» **Tasks to carry out**:
1. Using the article on North Carolina's House Bill 2, what are the answers to these?
(a) How much did the special session convened in March cost North Carolina taxpayers?
(b) On what date did the NBA announce it would move the 2017 All-Star Game out of Charlotte?
(c) How much will Cary lose, according to town officials?
2. Write the next part of the article on what House Bill 2 has cost North Carolina, picking up after its final sentence.

» **Document extract**:
The special session convened in March to pass House Bill 2 cost North Carolina taxpayers about $42,000.
Since then, the state has lost millions upon millions of dollars, as corporations and event organizers have decided to pull out of the Tar Heel State in protest, culminating in announcements last week that the NCAA and the ACC were moving their championship games out of North Carolina.
"Fairness is about more than the opportunity to participate in college sports, or even compete for championships," NCAA president Mark Emmert said in a statement on September 12. "We believe in providing a safe and respectful environment at our events and are committed to providing the best experience possible for college athletes, fans and everyone taking part in our championships."
The NCAA went on to explain its decision by noting that North Carolina's anti-LGBTQ law is different from those of other states. Beyond the singularly controversial bathroom issue, the NCAA pointed out, North Carolina also blocks local governments from passing antidiscrimination laws and allows some government officials to refuse services to LGBTQ people.
Two days after that, the ACC followed suit. Losing the ACC baseball tournament will cost Durham at least $5 million, according to the Durham Convention and Visitors Bureau. The 2016 tournament netted the city another $186,000 in local sales-tax revenue, which is now gone, too. That loss, says Durham County commissioner Wendy Jacobs, is "so devastating for Durham"—and the damage extends beyond just one event. It could also hurt the county's ability to land future events, such as the Junior Olympics, which book two, three, or four years in advance.
Other North Carolina municipalities are hurting as well. The biggest loss so far came on July 22, when the NBA announced that it would move the 2017 All-Star Game out of Charlotte. With that decision, about $100 million went down the toilet. Charlotte was also slated to host the ACC football championship in December—another $30 million gone.
Cary, which was set to hold four NCAA championships in late May and into early June, will lose an estimated $2 million, according to town officials. Greenville is also set to lose about $150,000 now that the NCAA has taken the women's golf championship out of state.
Greensboro is taking a bigger hit. In a September 16 email to legislators, Henri Fourrier, the president and chief executive officer of the Greensboro Area Convention and Visitors Bureau, said Greensboro will forfeit $16 million after losing three NCAA championships and another $7.5 million with the ACC women's basketball and men's and women's diving championships pulling out.

» **Information provided**:
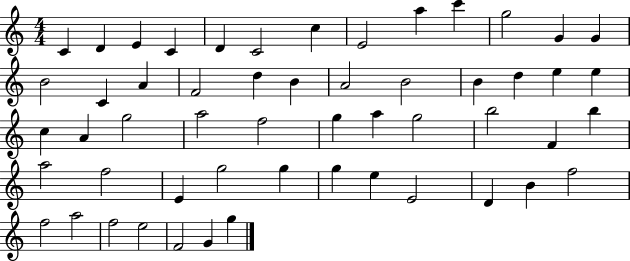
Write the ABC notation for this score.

» **Answers for the exercise**:
1.
(a) About $42,000.
(b) July 22.
(c) An estimated $2 million.

2.
That's on top of the estimated $6 million loss Greensboro has taken since March, after six convention-type meetings—including those of religious and government groups—canceled. (Fourrier declined to specify which organizations bailed.)
In the email, Fourrier said he was "afraid that this pattern is not over as long as House Bill 2 remains in effect. Everyone speaks of bringing jobs to North Carolina, but if this hemorrhage continues we will soon be losing real jobs that are already in place."
"We're all kind of just tired and beat up," Fourrier tells the INDY. "We want to get back to the good work that we've been doing."
Already the state has suffered at least $160 million in sports-related losses. Probably more, since not every location has released numbers—like New London, which was set to host the ACC men's golf tournament.
But it's not just sports events fleeing the state. Soon after HB 2 passed, PayPal withdrew its plans to locate a global operations center in Charlotte. The facility itself was set to cost $3.6 million, but the payroll was estimated to be $20 million annually. Deutsche Bank, meanwhile, had plans to bring 250 new jobs to Cary. But because of HB 2, it decided to hold off on that expansion.
And then there are the losses from canceled conventions and concerts by the likes of Pearl Jam and Bruce Springsteen. The Greater Raleigh Convention and Visitors Bureau reported in July that sixteen groups had canceled gatherings due to the legislation, to the tune of about $5.6 million.
The total economic damage, according to an analysis published by Facing South last week, amounts to $230 million. Wired came up with an even more eye-popping estimate: $395 million.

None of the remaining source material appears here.